Automotive sales set records for April, and signs have been signaling strong sales will continue in May despite high prices and tight supplies for both new and used cars, Cox Automotive Chief Economist Jonathan Smoke said Tuesday.
“March ended up being one of the strongest in history for retail vehicle sales, and it appears April saw even more strength,” he said in his weekly “Smoke on Cars” video report.
“The used vehicle market did see slowing momentum in the last week of the month, but the new vehicle market — somehow — had gaining momentum despite ever-tightening supply and record prices.”
The Irvine, Calif., data analytics company’s consumer survey showed an increase in shoppers who intended to buy a car this month. Smoke said one factor continuing to drive new car sales is a persistently high level of zero-percent financing offers from captive lenders.
The share of zero-percent financing was 9.8% in April, down from 10.1% in March and a peak of 21.3% in April 2020 in the first weeks of the COVID-19 pandemic. From 2017 through 2019, only about 3% to 5% of deals offered zero-percent financing.

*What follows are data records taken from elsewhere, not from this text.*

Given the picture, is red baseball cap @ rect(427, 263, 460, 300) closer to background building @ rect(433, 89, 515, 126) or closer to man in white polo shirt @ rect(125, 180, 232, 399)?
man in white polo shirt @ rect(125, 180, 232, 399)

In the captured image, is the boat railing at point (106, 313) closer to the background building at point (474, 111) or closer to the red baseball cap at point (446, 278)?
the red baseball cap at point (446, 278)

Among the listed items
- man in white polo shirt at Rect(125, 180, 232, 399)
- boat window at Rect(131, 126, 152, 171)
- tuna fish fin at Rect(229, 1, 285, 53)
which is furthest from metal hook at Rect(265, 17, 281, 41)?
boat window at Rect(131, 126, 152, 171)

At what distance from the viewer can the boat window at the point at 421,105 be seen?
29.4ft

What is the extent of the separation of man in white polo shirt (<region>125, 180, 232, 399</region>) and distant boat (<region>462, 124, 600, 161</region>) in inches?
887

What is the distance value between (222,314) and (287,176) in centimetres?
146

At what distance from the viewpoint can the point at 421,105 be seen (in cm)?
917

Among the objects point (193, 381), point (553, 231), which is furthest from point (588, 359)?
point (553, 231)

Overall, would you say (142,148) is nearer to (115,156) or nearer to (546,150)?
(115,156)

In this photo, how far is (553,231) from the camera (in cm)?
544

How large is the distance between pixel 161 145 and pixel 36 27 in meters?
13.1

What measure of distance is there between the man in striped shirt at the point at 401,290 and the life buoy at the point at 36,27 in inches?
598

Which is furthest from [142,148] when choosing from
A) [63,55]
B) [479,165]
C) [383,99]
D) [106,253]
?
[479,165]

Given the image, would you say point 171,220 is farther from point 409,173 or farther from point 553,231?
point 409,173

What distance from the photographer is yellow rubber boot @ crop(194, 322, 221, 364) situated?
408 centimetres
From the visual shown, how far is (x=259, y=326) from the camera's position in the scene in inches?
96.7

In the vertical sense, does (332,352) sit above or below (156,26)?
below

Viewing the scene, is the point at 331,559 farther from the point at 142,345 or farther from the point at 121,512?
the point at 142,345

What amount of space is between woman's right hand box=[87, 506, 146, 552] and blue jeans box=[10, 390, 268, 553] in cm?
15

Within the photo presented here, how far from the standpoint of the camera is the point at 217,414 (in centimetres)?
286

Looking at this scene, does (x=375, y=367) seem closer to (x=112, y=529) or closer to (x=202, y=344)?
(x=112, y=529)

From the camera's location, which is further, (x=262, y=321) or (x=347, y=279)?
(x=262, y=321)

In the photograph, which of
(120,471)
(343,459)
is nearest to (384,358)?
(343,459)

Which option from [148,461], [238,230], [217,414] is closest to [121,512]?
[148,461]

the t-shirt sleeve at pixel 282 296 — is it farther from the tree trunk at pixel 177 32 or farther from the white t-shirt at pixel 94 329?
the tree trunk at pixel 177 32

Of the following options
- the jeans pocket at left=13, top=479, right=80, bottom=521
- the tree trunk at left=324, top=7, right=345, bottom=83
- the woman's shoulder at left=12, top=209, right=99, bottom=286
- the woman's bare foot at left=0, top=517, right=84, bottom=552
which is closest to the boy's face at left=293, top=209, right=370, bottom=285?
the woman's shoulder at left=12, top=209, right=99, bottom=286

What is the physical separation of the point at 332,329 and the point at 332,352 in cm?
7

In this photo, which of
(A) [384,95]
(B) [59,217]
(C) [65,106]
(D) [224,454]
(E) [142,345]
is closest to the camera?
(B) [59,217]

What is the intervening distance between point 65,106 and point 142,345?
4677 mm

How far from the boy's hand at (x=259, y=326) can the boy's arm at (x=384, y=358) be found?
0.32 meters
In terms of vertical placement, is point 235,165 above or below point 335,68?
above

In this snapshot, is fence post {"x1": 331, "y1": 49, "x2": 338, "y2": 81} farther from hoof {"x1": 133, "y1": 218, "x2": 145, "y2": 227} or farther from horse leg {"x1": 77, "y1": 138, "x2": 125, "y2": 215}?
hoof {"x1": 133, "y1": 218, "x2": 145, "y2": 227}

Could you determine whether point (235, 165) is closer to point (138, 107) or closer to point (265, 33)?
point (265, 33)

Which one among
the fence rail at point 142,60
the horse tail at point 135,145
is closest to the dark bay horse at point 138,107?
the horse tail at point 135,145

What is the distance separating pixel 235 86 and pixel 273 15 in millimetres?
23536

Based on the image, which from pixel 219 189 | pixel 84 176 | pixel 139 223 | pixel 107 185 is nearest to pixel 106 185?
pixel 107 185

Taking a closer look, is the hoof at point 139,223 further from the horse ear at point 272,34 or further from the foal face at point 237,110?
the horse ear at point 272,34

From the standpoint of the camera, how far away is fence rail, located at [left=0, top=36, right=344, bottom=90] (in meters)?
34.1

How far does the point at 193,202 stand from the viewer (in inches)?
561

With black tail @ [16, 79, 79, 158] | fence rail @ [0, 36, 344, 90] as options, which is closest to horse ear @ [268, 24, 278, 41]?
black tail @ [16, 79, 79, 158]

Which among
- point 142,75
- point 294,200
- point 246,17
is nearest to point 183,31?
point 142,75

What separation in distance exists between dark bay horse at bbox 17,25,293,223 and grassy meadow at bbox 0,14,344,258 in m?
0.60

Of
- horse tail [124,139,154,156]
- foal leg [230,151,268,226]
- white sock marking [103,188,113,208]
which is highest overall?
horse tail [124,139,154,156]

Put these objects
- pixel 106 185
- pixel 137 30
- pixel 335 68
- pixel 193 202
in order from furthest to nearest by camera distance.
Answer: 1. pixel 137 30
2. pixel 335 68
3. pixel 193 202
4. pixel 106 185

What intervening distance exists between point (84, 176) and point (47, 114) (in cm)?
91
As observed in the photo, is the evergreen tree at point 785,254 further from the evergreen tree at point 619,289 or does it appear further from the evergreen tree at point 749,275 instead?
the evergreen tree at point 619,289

Competition from captive lenders is one reason credit unions have performed below the market in the past year.
The latest data from CUNA Mutual Group’s Credit Union Trends Report showed credit unions held $142.1 billion in new car loans as of Feb. 28, down 4.2% from a year earlier. From February 2019 to February 2020 new car loans fell 0.3%.

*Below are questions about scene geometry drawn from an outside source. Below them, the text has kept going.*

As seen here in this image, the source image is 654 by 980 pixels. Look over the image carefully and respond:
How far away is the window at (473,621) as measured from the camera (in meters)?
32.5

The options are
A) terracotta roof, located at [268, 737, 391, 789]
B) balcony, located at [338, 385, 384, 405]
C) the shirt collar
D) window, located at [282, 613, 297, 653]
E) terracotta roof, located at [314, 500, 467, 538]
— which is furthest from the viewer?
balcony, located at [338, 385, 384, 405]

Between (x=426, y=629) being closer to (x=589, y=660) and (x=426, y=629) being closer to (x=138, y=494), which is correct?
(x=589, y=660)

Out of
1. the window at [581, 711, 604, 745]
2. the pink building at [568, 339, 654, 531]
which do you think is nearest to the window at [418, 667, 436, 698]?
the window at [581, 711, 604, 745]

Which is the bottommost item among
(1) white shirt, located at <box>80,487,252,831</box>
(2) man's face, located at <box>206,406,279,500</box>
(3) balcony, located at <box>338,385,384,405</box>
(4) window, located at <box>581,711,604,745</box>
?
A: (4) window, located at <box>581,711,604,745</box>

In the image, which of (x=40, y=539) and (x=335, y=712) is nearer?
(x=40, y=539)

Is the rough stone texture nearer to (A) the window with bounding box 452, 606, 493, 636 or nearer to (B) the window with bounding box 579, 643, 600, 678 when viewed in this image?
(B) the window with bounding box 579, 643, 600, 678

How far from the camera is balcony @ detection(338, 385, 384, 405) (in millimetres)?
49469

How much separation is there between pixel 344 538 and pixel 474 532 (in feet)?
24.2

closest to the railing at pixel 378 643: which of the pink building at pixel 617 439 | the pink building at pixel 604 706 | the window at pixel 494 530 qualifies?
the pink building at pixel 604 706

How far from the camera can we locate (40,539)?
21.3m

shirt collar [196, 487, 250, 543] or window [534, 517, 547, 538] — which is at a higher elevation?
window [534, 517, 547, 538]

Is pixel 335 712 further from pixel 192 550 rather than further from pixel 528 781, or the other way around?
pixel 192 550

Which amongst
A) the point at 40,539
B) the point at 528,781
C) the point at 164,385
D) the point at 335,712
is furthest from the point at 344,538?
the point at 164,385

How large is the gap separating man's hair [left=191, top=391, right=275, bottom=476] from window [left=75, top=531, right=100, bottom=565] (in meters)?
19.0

Credit unions had $242.7 billion in used car loans Feb. 28, up 4.3% from a year earlier and about the same growth rate as the previous 12 months.

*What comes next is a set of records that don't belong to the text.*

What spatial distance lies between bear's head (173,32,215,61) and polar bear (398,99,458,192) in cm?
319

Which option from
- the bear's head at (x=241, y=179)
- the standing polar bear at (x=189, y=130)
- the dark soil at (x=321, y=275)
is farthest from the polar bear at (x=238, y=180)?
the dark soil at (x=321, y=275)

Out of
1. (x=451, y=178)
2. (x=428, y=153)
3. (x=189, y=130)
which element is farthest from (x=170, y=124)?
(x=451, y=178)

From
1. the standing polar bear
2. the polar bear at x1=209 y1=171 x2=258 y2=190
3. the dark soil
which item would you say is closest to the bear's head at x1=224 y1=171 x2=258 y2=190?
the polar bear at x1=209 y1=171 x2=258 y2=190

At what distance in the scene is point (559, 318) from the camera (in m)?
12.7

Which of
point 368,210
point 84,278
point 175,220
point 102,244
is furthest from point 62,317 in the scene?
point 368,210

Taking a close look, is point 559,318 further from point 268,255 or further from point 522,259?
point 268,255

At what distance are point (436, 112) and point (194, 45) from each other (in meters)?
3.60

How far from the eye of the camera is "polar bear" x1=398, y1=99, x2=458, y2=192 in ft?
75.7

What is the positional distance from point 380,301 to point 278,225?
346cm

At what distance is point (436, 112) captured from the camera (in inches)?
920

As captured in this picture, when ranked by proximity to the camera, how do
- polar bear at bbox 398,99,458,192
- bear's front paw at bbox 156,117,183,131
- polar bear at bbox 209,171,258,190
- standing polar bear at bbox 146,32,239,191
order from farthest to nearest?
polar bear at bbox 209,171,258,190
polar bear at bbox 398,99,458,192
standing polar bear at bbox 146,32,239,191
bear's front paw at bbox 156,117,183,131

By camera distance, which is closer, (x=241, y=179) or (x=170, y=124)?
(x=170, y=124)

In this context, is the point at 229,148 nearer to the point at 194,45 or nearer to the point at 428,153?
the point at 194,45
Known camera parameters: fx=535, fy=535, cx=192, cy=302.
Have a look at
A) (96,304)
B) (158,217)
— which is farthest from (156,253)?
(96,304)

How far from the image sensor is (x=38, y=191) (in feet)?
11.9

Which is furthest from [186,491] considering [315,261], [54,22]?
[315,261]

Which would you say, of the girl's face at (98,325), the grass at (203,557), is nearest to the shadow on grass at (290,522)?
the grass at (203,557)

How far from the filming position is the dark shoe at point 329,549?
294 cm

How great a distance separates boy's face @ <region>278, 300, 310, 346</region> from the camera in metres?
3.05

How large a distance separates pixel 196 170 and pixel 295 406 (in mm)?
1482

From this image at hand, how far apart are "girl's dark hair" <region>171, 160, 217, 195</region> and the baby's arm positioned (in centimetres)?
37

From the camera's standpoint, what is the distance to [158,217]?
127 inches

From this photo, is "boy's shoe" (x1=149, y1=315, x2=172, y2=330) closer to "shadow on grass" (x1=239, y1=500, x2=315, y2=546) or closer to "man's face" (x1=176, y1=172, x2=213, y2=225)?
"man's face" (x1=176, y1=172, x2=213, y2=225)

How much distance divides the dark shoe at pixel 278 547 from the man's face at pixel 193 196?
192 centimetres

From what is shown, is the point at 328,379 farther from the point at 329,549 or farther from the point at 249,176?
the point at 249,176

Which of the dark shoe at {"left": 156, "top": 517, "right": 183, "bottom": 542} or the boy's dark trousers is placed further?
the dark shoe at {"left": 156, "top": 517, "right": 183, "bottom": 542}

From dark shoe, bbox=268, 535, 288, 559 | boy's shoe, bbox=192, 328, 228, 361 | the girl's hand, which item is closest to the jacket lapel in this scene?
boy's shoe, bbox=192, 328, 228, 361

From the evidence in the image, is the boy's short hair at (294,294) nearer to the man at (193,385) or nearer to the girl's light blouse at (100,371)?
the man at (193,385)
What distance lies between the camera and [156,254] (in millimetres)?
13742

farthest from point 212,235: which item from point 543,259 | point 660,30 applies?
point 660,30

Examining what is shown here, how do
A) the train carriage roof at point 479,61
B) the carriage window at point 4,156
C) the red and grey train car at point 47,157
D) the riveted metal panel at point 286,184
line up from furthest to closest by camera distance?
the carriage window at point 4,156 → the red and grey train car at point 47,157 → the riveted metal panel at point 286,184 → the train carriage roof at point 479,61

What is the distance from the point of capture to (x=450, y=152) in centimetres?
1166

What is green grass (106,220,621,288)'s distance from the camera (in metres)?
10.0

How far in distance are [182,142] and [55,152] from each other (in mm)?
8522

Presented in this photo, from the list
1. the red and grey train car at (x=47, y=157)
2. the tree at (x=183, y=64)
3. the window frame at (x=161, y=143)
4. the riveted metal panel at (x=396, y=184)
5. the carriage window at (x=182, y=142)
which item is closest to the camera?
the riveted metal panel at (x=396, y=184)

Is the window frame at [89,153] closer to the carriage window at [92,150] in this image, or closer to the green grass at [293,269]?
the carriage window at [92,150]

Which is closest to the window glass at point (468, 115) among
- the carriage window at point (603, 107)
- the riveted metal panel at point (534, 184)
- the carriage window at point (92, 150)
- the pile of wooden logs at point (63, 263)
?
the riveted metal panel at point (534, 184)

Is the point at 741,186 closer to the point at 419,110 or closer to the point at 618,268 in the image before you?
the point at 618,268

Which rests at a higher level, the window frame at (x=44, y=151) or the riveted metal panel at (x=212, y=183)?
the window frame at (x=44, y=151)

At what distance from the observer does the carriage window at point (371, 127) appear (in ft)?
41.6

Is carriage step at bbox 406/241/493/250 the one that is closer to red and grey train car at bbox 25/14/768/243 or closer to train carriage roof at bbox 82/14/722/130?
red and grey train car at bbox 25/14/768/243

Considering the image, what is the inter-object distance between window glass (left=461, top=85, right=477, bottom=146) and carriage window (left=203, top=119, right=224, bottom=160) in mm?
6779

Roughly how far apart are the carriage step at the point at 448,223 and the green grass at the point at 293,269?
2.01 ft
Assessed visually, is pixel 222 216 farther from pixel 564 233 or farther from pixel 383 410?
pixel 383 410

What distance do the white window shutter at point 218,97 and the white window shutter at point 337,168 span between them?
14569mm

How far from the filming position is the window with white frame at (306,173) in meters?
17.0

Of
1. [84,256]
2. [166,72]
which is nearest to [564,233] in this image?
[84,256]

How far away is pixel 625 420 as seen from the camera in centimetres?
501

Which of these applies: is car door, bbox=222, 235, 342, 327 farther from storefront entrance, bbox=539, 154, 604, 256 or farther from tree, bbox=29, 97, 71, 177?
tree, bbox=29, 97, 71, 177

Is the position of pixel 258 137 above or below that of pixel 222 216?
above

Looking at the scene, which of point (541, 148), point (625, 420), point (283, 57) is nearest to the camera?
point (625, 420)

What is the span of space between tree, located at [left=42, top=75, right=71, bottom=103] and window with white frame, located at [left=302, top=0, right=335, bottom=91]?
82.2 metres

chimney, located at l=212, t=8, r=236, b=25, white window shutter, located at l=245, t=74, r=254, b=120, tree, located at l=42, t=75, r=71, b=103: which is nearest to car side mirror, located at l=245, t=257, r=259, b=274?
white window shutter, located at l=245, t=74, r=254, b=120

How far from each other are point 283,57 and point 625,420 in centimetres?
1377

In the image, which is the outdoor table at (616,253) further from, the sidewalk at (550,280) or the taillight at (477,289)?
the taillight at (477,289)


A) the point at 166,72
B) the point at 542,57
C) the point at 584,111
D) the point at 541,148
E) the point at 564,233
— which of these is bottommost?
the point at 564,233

By comparison, credit union non-auto loans grew 7% to $811.7 billion in the 12 months ending Feb. 28, mostly reflecting greater mortgage lending.
A better comparison will come Friday, when the Fed releases its G-19 Consumer Credit Report for March, which will include motor vehicle loans by all lenders.
Cox Automotive and a report issued jointly on April 28 by J.D. Power and LMC Automotive chose to include comparisons to 2019, rather than just 2020 when numbers spiked or plummeted in the months after COVID-19 was declared a pandemic March 11, 2020.
The J.D. Power and LMC Automotive report projected dealers would sell 1.3 million new cars in April, more than double April 2020 and up 20.8% from April 2019 when adjusted for selling days.
Average transaction prices are expected to reach another monthly high, rising 6.8% to $37,572, the highest ever for an April and the second-highest for any month behind December 2020. Going back five years, April 2021 prices were 20% higher than the $31,240 paid by consumers in April 2016.
“Record prices and retail sales mean that, in aggregate, consumers will spend more money on new vehicles than any April on record,” Thomas King, president of J.D. Power’s data and analytics division, said.
The average interest rate for new car loans in April is expected to increase 46 basis points to 4.3% from a year ago, on track for the first year-over-year increase since July 2019.
“The strong sales pace, despite smaller discounts and more expensive vehicle purchases is due in part to extremely strong used-vehicle prices,” King said. “Even with interest rates being slightly higher, the average monthly finance payment is $593, up only $2, aided by average trade-in values rising to $5,502, an increase of $3,087 from a year ago.”
From Dec. 31 to April 30, used car prices rose 32% at wholesale and 10% at retail, Jonathan Banks, vice president of valuations services at J.D. Power, said.
“The used vehicle market continues to be red hot and prices remain at record levels,” Banks said. “This isn’t going to change in the foreseeable future.”